The full image processing pipeline is composed of the following steps:

  1. Image cropping and resizing to a low resolution;
  2. Master palette color quantization and mapping to a restricted color palette, plus color limit with dithering;
  3. Nearest-neighbor resizing to a high resolution, to make pixels look good, also enabling non-square pixels.

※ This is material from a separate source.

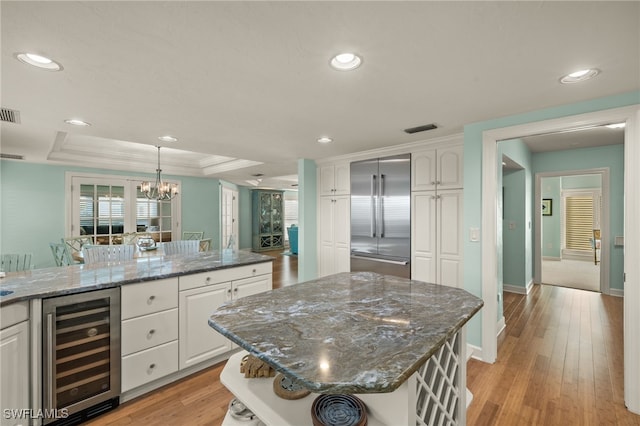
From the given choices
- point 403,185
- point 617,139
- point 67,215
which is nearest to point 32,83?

Note: This application does not claim to achieve a perfect emulation of old hardware, but it should hopefully attain sufficiently good results for the intended nostalgia kick.

Using

The main options are: - -s | --standard: the video graphics standard to emulate. This only affects the colors used, not the image resolution. Possible options: - cga or cgamode4: CGA in mode 4, attempts to choose the best sub-palette and background color - fullcga: all 16 colors of the CGA master palette - cgamode4high1: CGA in mode 4, always subpalette 1 of high intensity (black, magenta, white, black) - ega: all 64 colors from the EGA master palette - 16bit: 16-bit color depth (4-5-4 RGB) - vga (default) or 18bit: 18-bit master palette - true or 24bit: 24-bit RGB color depth - -R WxH: the resolution to resize the image into. - -S WxH: the full image output size, resized from the previous option.

To convert an image to look like it was presented in VGA mode 13h, with non-square pixels:

retroimg «IMAGEFILE» -s vga -R 320x200 -S 1440x1080 -o «out.png»

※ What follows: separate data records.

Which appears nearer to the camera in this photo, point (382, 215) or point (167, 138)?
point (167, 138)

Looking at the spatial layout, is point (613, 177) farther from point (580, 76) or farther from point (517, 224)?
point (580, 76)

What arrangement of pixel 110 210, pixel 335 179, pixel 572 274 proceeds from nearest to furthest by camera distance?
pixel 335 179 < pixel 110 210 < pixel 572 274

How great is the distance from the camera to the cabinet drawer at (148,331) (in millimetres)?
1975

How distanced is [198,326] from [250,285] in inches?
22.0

This chooses the 256-color palette with the least loss. To use less colors (e.g. 100):

retroimg «IMAGEFILE» -s vga -R 320x200 -S 1440x1080 -c 100 -o «out.png»

To choose an output width or height and let the program pick the other dimensions based on pixel ratio:

retroimg «IMAGEFILE» -s vga -R 320x200 --height 1080 -r 4:5 -o «out.png»

This will stretch the image proportionally to the pixel size 4:5, meaning that it works best for images designed for this.

The full list of options is presented via retroimg -h or retroimg --help.

License

Licensed under either of

at your option.

Unless you explicitly state otherwise, any contribution intentionally submitted for inclusion in the work by you, as defined in the Apache-2.0 license, shall be dual licensed as above, without any additional terms or conditions.